═══ Цитируемый фрагмент
В современном Китае находят самое широкое применение
лечебные и оздоровительные методы, модифицированные рекомендации,
почерпнутые из древнекитайских даосских трактатов. В ряде случаев
процедуры почти не претерпели никаких изменений.
В последнее время на Западе большое распространение
получили различные китайские и японские системы (тайцзи цюань, даоинь,
каратэ, айкидо, кэмпо и т.д.), включающие как боевые, так и
оборонительные приемы. некоторые комплексы упражнений называются гунфу,
что не совсем правильно, поскольку такого рода упражнения в Китае называются
ушу "военное искусство" или гошу "национальное
искусство".
Отцы даосизма.
══════
═══ Исходные данные
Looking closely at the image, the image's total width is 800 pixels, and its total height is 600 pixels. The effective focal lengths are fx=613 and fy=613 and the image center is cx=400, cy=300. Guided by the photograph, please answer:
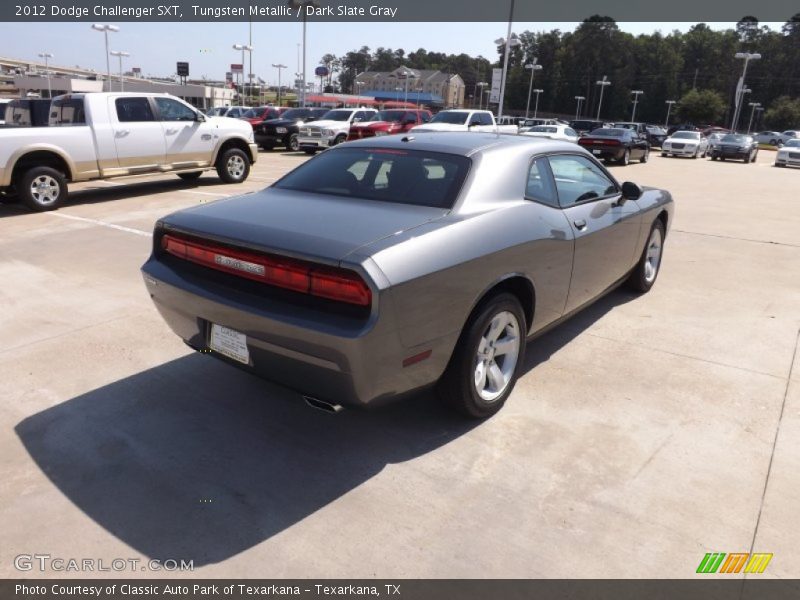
══════
## Задания
**A.** Перечислите все китайские и японские системы, названия которых приведены в скобках во фрагменте о китайских оздоровительных методах.
**B.** Допишите фрагмент о китайских оздоровительных методах, начав сразу после его последних слов.

## Ответы по порядку
**A.** тайцзи цюань, даоинь, каратэ, айкидо, кэмпо

**B.**
Наверное, главная особенность
даосской мысли состоит в том, что это мысль, во всех своих проявлениях
обращенная к истокам вещей: истоку времен, сокрытых в незапамятных глубинах
истории; истоку сознания, вечно ускользающего от света разума, истоку всех
наших душевных движений, таяще-муся в бездонной толще жизни. И даосы настолько
верны своим поискам подлинного, абсолютного Истока сущего, что даже не поставили
ему предел в виде какого-либо метафизического принципа, перводвигателя,
“первичной материи”, первоначала и т.п. Ведь исток бытия, если он в самом
деле реален, не может быть ни хронологическим рубежом, ни
“данностью” опыта, ни умственной абстракцией по той простой причине, что
такое начало вносит ограничение в мир и в итоге само оказывается
условным, придуманным, неживым. Мысль же даосов – о Начале,
которое само безначально; об истоке, который являет собой, скорее,
вольное проистечение самой жизни и который, вечно уклоняясь от собственной
сущности, вечно же возвращается к самому себе.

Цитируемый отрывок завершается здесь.